=== Tarefa ===
Continue a reportagem sobre a casa do rapper Kdu dos Anjos em Belo Horizonte a partir da última frase dela.
═════ Texto fornecido
Na paisagem, a casa se camufla ao ambiente, já que o exterior da residência foi todo construído em tijolo deitado e não ganhou reboco (Foto: Leonardo Finotti/Reprodução)
Texto: Naíza Ximenes
14/02/2023 | 16:59 — A casa do rapper Kdu dos Anjos, na periferia de Belo Horizonte, está concorrendo ao prêmio internacional de arquitetura do ArchDaily, na categoria “Casa do Ano”. Batizada de “Casa no Pomar do Cafezal”, a residência foi projetada pelo coletivo de arquitetos voluntários Coletivo Levante, fundada pelo próprio Kdu, em parceria com o arquiteto Fernando Maculan.
Com o intuito de incentivar a arquitetura na periferia, a equipe de arquitetos, designers, profissionais da engenharia, paisagismo e iluminação criou uma casa com “cara moderna e antiguinha ao mesmo tempo… tipo aquelas que têm cimento queimado no chão”, como descreve o proprietário.
(Foto: Leonardo Finotti/Reprodução)
══════════
═════ Itens extraídos
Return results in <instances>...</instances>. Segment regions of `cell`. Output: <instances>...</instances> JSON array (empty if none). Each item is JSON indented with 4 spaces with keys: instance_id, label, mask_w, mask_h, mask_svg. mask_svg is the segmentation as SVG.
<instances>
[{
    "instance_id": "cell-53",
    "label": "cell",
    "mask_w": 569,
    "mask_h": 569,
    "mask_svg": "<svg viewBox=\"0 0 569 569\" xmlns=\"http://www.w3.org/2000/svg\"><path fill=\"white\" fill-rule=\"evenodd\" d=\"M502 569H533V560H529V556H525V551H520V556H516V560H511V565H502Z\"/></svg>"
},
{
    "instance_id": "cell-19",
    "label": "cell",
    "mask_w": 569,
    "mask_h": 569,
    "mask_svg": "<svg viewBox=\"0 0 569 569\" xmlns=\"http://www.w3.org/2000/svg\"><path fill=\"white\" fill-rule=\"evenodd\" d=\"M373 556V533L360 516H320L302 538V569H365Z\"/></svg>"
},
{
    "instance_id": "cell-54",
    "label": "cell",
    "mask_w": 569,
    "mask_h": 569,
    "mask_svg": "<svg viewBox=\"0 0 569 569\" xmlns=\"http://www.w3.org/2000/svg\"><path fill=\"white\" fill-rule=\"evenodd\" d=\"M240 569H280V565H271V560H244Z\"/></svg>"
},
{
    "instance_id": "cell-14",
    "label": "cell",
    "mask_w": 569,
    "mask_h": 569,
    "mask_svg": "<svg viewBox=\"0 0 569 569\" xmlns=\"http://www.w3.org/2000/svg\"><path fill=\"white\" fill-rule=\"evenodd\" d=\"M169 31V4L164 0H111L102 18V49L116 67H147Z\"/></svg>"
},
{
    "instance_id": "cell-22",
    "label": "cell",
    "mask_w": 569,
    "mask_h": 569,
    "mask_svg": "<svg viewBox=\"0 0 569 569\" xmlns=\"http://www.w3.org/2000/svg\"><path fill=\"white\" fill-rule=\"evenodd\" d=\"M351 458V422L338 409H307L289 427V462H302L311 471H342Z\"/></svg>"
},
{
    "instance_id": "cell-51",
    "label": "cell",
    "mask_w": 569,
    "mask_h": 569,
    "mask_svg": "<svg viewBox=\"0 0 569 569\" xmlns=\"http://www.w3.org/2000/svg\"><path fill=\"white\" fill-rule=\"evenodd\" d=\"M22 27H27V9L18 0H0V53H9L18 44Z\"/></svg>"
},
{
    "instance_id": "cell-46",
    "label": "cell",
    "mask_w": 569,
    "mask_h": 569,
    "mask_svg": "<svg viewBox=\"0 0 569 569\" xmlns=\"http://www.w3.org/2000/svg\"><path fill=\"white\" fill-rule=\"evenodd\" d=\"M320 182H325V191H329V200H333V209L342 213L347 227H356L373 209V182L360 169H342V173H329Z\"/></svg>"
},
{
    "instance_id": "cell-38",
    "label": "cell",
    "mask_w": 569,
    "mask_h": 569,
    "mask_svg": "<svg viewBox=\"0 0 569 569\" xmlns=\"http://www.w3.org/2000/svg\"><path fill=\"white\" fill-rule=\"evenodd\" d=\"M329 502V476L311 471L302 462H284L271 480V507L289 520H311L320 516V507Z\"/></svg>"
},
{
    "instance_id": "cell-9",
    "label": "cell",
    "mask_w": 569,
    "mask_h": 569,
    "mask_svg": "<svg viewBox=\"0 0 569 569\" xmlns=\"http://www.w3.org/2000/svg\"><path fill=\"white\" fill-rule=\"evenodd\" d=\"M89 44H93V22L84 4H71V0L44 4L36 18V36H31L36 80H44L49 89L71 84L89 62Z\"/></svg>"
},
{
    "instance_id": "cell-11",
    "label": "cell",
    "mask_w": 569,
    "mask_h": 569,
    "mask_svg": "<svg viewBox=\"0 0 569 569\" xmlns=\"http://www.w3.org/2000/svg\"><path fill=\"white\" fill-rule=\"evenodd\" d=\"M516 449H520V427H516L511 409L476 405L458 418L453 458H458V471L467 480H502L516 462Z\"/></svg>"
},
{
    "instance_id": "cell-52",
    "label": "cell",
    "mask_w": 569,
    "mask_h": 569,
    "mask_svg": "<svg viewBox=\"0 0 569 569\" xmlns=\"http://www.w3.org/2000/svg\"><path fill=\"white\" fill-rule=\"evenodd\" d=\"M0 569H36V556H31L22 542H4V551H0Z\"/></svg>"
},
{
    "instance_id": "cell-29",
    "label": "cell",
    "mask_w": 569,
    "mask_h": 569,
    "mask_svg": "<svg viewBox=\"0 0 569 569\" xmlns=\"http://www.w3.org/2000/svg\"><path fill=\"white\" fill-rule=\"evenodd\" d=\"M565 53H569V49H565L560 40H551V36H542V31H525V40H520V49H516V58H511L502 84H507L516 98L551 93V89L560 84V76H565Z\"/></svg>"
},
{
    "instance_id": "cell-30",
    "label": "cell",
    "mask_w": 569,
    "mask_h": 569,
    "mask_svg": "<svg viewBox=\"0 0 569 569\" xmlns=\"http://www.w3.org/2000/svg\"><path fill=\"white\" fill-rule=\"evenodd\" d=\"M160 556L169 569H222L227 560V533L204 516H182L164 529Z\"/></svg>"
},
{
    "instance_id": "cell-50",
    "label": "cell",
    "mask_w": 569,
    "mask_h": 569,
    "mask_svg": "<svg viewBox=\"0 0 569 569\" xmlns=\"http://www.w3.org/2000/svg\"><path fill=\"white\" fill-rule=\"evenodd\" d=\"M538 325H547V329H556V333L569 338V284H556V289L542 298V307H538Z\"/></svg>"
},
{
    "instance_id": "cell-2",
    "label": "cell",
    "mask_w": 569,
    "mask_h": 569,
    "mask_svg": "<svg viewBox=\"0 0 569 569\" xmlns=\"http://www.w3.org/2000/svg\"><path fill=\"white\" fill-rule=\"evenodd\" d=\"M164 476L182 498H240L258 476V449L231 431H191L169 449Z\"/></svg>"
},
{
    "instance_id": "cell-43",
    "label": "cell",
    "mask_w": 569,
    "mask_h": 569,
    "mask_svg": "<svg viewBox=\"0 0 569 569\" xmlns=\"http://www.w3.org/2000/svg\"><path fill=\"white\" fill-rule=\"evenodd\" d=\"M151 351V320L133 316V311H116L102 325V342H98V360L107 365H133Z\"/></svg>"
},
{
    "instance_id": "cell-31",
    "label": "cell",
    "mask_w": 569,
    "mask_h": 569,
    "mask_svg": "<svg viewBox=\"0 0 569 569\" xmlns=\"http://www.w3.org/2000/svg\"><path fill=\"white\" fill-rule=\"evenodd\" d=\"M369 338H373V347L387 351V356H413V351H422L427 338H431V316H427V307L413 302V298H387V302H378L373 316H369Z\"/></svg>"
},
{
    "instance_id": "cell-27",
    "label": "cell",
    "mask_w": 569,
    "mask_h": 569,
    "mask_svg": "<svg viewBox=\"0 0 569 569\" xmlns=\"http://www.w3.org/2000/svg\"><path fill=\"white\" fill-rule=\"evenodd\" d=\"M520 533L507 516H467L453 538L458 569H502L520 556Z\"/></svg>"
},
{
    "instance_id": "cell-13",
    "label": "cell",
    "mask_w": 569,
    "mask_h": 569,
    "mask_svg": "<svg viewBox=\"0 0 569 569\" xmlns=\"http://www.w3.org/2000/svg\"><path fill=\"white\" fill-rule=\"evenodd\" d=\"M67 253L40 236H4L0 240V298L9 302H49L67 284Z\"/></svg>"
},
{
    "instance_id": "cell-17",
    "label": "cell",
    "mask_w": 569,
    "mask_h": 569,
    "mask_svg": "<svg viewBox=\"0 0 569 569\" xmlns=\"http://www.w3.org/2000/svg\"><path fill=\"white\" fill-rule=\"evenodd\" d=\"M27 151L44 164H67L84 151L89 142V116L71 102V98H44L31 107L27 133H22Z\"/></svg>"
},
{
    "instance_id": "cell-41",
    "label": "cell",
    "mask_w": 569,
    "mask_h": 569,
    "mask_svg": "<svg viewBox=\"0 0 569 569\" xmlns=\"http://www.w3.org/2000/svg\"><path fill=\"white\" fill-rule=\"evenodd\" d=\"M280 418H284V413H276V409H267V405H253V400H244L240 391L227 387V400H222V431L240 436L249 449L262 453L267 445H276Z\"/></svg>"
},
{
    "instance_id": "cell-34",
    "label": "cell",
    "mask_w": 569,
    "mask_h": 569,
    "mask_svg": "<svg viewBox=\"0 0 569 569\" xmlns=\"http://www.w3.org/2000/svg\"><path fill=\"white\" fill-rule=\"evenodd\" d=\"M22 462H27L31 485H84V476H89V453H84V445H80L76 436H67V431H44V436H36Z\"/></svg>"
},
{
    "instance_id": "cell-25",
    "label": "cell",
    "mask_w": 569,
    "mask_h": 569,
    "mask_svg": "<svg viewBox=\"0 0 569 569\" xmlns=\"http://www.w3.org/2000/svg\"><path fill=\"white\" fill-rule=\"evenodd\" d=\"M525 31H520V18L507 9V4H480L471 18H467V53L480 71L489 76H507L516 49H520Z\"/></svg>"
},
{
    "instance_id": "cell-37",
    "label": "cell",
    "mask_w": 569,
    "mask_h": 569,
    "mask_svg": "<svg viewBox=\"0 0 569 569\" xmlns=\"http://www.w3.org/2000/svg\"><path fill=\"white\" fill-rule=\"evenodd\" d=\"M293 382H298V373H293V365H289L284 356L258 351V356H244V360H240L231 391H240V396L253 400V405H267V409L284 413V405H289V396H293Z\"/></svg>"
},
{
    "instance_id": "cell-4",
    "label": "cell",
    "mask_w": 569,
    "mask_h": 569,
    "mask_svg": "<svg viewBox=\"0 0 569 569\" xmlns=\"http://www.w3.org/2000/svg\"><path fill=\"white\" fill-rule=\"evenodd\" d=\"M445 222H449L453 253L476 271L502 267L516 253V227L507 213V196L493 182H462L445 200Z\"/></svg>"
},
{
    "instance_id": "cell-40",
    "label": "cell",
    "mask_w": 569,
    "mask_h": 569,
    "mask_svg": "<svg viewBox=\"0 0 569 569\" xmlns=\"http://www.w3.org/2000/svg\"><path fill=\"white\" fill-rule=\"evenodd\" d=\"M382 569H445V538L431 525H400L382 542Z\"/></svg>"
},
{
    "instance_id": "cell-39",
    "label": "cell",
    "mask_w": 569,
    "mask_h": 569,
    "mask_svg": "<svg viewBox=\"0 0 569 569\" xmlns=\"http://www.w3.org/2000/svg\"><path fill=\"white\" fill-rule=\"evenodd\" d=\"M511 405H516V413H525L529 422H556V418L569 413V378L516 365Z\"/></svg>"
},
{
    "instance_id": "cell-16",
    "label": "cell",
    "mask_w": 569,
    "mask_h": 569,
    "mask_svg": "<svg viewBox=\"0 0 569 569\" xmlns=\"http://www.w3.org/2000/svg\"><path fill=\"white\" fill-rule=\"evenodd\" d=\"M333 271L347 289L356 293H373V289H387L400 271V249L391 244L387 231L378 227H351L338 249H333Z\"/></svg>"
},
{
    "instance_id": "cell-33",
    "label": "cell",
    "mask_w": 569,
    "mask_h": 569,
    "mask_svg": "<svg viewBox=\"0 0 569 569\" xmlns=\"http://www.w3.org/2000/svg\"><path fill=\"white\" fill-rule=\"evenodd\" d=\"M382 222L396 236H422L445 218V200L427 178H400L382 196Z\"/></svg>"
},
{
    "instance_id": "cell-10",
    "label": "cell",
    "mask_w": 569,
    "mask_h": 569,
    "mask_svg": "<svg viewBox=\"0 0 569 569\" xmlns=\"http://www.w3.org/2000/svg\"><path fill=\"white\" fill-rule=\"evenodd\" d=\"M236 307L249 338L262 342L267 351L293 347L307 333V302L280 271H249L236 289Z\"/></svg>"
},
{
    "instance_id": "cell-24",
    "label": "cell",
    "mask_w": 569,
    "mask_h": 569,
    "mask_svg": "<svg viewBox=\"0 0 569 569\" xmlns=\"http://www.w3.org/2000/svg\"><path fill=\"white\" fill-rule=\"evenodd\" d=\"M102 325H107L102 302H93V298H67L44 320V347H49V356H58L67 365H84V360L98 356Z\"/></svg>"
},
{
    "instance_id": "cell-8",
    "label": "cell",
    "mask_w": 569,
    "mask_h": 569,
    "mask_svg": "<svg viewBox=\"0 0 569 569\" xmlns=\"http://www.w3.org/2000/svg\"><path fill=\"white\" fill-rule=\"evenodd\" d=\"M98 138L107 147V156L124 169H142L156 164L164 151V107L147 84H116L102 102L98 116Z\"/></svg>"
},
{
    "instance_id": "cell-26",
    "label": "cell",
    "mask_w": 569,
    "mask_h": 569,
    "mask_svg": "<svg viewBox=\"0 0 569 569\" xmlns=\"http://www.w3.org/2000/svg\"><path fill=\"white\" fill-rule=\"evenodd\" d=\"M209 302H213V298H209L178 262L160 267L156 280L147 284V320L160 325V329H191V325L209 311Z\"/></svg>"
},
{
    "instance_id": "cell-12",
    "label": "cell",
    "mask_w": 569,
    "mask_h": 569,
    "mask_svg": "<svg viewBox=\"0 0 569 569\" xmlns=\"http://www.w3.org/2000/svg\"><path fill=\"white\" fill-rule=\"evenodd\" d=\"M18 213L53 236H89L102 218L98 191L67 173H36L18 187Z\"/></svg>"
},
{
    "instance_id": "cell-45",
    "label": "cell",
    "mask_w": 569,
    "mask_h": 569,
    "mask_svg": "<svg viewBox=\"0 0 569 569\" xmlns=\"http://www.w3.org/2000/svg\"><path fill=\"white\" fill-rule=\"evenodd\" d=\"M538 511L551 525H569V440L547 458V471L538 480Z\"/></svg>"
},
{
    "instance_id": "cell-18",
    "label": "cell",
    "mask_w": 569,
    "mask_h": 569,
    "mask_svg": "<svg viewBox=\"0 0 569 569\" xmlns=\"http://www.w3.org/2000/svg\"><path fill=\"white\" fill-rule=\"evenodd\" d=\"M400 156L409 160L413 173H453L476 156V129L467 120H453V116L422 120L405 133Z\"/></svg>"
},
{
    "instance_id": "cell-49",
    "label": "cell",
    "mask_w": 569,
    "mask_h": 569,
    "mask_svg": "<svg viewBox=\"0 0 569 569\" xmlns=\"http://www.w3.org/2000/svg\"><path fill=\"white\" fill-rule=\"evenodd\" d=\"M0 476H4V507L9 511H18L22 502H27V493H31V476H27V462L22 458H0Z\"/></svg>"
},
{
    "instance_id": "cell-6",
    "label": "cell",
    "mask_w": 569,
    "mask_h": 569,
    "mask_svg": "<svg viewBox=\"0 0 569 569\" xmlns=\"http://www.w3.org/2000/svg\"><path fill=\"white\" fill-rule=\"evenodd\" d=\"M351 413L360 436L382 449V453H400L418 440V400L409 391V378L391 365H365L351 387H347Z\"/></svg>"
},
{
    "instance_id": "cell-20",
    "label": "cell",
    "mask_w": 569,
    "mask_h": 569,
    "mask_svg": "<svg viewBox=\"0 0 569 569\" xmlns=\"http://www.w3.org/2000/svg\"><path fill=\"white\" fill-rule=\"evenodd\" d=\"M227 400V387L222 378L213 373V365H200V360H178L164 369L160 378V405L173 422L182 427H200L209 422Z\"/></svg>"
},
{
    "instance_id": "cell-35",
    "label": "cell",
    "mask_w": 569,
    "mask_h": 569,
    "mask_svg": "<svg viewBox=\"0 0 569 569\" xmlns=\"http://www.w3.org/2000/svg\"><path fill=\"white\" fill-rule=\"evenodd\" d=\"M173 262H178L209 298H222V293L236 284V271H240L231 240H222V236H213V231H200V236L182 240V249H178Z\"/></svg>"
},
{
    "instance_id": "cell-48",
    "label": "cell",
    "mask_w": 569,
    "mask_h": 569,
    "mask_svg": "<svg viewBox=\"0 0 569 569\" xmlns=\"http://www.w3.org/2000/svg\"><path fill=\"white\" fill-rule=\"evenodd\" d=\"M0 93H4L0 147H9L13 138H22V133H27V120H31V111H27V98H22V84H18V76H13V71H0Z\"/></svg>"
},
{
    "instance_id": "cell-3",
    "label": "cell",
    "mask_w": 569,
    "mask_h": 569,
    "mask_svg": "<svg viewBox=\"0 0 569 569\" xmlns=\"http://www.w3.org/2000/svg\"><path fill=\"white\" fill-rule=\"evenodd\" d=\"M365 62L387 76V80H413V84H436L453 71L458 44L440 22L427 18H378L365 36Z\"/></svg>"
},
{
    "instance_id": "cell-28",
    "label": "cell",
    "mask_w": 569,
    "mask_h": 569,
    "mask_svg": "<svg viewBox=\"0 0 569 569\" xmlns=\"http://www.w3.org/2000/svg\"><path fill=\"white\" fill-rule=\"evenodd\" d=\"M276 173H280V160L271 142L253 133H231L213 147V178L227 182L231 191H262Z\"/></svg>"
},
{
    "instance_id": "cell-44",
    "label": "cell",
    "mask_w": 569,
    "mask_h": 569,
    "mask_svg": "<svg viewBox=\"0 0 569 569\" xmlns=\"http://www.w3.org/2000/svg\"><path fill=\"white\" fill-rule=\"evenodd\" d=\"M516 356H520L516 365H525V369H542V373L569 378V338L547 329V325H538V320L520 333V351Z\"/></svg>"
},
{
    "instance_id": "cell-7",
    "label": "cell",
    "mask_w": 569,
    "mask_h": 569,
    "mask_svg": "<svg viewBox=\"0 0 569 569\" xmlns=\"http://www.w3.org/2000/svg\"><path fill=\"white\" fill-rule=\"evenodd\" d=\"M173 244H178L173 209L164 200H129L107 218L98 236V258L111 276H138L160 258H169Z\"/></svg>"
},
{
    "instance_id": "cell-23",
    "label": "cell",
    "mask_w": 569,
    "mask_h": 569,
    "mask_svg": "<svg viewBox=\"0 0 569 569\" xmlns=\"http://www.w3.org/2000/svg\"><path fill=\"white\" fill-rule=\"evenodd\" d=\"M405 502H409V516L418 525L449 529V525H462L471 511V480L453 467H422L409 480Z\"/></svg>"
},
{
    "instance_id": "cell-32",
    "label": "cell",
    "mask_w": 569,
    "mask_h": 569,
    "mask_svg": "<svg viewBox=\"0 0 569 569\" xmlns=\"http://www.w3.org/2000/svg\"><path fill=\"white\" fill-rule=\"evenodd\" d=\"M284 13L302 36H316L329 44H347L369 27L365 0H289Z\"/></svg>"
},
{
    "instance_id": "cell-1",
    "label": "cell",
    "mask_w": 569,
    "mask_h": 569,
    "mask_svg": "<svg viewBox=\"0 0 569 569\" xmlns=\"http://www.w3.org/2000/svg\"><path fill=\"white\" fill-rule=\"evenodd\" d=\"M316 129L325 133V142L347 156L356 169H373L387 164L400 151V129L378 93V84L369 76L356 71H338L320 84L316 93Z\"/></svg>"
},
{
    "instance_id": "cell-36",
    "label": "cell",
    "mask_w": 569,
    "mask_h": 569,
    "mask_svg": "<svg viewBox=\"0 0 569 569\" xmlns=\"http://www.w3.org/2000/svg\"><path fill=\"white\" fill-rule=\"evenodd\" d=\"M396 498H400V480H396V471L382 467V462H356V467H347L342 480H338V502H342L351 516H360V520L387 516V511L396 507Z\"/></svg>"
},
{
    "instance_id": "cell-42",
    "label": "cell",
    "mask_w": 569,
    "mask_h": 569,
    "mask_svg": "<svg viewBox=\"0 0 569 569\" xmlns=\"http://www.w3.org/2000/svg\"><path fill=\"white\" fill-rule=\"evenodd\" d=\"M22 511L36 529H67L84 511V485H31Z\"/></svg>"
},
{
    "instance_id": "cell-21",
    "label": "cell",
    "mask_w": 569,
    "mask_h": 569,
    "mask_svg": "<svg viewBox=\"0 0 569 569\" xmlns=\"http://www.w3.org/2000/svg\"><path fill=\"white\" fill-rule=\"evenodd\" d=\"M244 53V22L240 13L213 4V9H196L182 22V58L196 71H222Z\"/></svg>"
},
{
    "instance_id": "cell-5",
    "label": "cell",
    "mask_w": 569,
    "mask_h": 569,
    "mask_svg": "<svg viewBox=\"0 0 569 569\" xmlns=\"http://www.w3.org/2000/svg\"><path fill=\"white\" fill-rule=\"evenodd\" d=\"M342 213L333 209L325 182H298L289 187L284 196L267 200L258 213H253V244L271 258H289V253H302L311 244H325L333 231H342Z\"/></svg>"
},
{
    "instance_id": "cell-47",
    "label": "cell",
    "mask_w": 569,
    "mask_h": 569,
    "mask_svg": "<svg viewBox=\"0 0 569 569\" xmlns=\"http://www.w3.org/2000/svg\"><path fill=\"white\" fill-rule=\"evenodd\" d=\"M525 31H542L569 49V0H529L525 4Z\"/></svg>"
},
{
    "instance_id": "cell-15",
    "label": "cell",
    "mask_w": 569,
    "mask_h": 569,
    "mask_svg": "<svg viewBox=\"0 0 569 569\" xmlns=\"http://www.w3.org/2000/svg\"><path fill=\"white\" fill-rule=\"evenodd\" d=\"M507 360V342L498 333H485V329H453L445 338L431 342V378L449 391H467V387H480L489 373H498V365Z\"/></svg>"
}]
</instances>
══════════
=== Resposta ===
Assim, a equipe se prontificou a projetar uma estrutura moderna e aconchegante, ao mesmo tempo que solucionava os desafios do espaço reduzido e do orçamento apertado. Maculan conta que, para isso, eles optaram por uma residência que utiliza dos mesmos materiais e sistemas construtivos que estão na favela, feitos cotidianamente. O projeto permite, ainda, maior ventilação e iluminação, além de outras soluções que a tornam eficiente.
Na paisagem, a casa se camufla ao ambiente, já que o exterior da residência foi todo construído em tijolo deitado e não ganhou reboco. “Os vizinhos falavam: a grana acabou? Você não vai rebocar? Não vai pintar? Não gente, foi feito para ser assim!”, conta Kdu. A equipe de arquitetos explica o porquê. “O tijolo foi assentado na horizontal e revela sua face frisada, algo pouco comum no morro, uma vez que assentar o bloco em pé é mais rápido e faz com que o material renda mais. Mas, nesse formato, além da casa ficar mais fresca, ainda passa a sensação de um elemento cobogó.”
(Foto: Leonardo Finotti/Reprodução)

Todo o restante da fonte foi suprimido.